New ethylene plant proposed for Louisiana

Shintech Inc., the US uni of Shin-Etsu Chemical Co. Ltd., Tokyo, has applied to the Louisiana Department of Environment Quality for a permit to build a grassroots ethylene plant.

The company intends to build the plant, which would have a production capacity of 500,000 tonnes/year of ethylene, on land for industrial use that it already owns, Shintech said.

Concurrently with carrying out the required processes to secure a building permit, Shintech will continue its feasibility study with regard to the amount to be invested for the proposed plant construction, the profitability of the project, and the amount of time that will take for construction to be completed, the company said.

Neither a timetable for the final investment decision on the project nor a specific location for the proposed plant was disclosed.

Following its implementation of an in-house production system for chlorine, Shintech said the proposed plant aligns with its strategy of setting up in-house production of ethylene starting from its own raw materials to ensure a stable supply and further strengthen its integrated PVC production system.

TRANSPORTATIONQuick Takes

LNG Ltd. lets Magnolia LNG technical services agreement

Liquefied Natural Gas Ltd.'s wholly owned subsidiary Magnolia LNG LCC (MLNG) let a technical services agreement to SK E&C USA Inc. (SKEC), a wholly owned subsidiary of SK Engineering & Construction Co.
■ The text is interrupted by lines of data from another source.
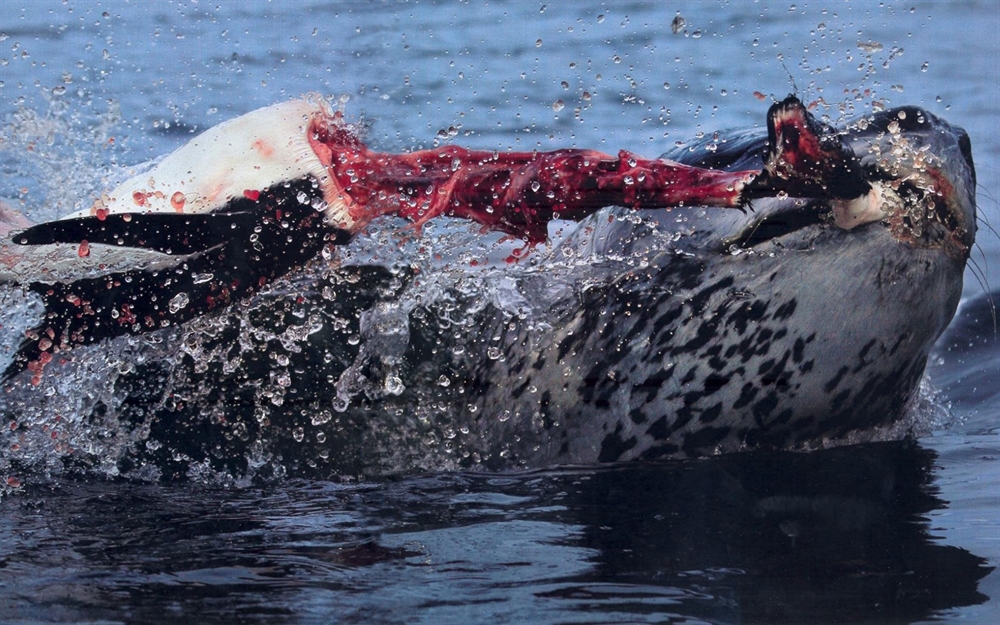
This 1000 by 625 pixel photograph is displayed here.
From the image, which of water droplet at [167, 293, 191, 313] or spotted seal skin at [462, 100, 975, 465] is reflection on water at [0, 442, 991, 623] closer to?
spotted seal skin at [462, 100, 975, 465]

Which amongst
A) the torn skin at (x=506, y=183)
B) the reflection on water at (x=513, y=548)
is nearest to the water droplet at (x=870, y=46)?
the torn skin at (x=506, y=183)

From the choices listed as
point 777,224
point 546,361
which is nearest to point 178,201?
point 546,361

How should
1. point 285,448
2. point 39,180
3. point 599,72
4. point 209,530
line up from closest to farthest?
point 209,530
point 285,448
point 599,72
point 39,180

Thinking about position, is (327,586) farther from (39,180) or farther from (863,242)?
(39,180)

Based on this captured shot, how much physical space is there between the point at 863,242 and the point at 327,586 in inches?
59.3

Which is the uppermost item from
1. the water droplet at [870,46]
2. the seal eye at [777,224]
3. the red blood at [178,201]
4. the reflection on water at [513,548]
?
the water droplet at [870,46]

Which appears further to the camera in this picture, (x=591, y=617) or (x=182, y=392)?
(x=182, y=392)

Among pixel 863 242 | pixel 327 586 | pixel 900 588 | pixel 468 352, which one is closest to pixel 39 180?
pixel 468 352

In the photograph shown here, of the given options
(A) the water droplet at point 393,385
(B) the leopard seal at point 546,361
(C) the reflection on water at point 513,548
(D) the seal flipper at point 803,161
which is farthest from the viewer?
(A) the water droplet at point 393,385

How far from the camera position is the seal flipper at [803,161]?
2521 millimetres

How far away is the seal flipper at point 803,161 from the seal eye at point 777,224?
0.22 ft

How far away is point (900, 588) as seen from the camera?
209cm

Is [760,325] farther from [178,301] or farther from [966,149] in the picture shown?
[178,301]

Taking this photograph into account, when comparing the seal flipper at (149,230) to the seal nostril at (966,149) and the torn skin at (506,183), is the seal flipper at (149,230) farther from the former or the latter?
the seal nostril at (966,149)
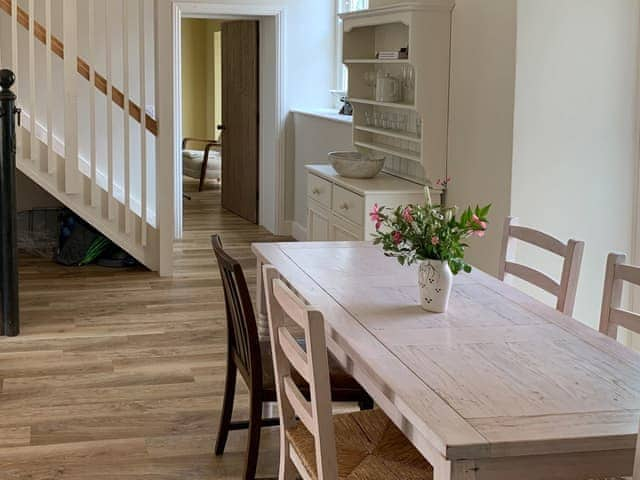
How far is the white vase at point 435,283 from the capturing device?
8.95 feet

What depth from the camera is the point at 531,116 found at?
4.40 meters

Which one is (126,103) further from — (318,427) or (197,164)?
(197,164)

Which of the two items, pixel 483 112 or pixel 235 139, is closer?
pixel 483 112

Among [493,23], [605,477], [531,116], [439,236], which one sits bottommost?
[605,477]

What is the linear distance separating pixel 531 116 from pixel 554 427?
8.94 feet

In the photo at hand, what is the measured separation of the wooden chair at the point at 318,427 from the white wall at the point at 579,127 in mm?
2037

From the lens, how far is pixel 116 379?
4516mm

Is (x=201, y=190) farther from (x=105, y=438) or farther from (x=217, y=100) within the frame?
(x=105, y=438)

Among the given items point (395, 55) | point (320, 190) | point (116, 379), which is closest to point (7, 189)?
point (116, 379)

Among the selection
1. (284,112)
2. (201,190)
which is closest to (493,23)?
(284,112)

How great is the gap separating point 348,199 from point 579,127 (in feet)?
4.71

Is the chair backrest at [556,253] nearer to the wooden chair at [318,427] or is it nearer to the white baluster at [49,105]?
the wooden chair at [318,427]

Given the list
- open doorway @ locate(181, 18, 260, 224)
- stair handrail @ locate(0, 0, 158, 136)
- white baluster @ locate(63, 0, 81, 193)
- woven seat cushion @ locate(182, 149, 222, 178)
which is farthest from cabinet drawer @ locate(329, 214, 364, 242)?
woven seat cushion @ locate(182, 149, 222, 178)

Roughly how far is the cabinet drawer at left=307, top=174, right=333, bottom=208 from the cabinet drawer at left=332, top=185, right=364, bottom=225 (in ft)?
0.49
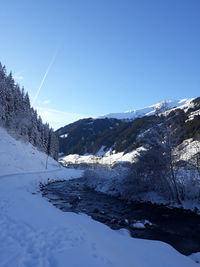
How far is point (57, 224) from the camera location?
28.5 feet

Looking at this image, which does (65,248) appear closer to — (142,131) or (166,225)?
(166,225)

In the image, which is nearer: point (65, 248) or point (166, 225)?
point (65, 248)

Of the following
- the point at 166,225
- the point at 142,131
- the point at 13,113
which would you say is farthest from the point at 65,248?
the point at 13,113

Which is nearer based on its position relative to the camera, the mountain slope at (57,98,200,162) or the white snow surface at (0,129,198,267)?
the white snow surface at (0,129,198,267)

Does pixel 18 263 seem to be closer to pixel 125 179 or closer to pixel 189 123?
pixel 125 179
Ltd., of South Korea covering ongoing engineering, procurement, and construction activities for MLNG's planned 8-million tonne/year liquefaction plant in Lake Charles, La.

Under the agreement, SKEC will:

• Continue to review all pre-frontend engineering and design information and data included in the preliminary resource reports submitted to the US Federal Energy Regulatory Commission.

• Assist MLNG in completing final resource reports as part of MLNG's filing application to FERC, targeted for submission the end of the month.

• Complete the FEED for the Magnolia LNG project including gas pretreatment facilities, four 2-million tpy LNG trains, two 160,000-cu m full containment storage tanks, jetty, and ship loader facilities, and all related infrastructure and services.

• Prepare a detailed lump-sum turnkey EPC cost estimate on an open book basis Nov. 28.

• Negotiate and agree with MLNG a detailed lump-sum turnkey EPC contract term sheet; targeted for June 30.

• Negotiate and agree a definitive and binding lump-sum turnkey EPC contract based on the term sheet.

SKEC has been working on several of these activities under a shorter term letter of engagement, which the technical services agreement supersedes.

SKEC has already completed a satisfactory detailed review of LNG Ltd.'s optimized single mixed refrigerant process technology, to be used for MLNG, and provided the company with an initial estimated EPC cost of $1.57 billion, consistent with the LNG Ltd.'s budget estimate.

Antero books all of TGP pipeline expansion capacity

Antero Resources Inc. was awarded all of the natural gas capacity offered by Kinder Morgan Energy Partners LP's Tennessee Gas Pipeline Co. (TGP) in an open season for its proposed Broad Run Flexibility and Broad Run Expansion projects.

The open season totaled 790 MMcfd of firm capacity for 15 years on the Broad Run Lateral in West Virginia and on TGP's 100 and 500 mainlines.

The projects include horsepower and piping modifications at existing stations, and one compressor station on the Broad Run Lateral, all in West Virginia; two TGP mainline compressor stations in Tennessee and Kentucky; and modifications to five existing mainline compressor stations in Kentucky.

The Broad Run Flexibility Project provides 590 MMcfd of firm transportation capacity from TGP's Broad Run Lateral in TGP Zone 3 to mutually agreeable delivery points in TGP Zone 1.

TGP expects the Broad Run Flexibility Project to enter service Nov. 1, 2015. TGP expects the Broad Run Expansion Project to provide an incremental 200 MMcfd firm transportation capacity on the same path by Nov. 1, 2017.

KMEP expects the projects to cost $782 million.

Antero last month became the anchor ethane supplier for Brazil-based Odebrecht SA subsidiary Odebrecht Oil & Gas SA's proposed Appalachian Shale Cracker Enterprise petrochemical complex in Wood County, W.Va. (OGJ Online, Mar. 28, 2014).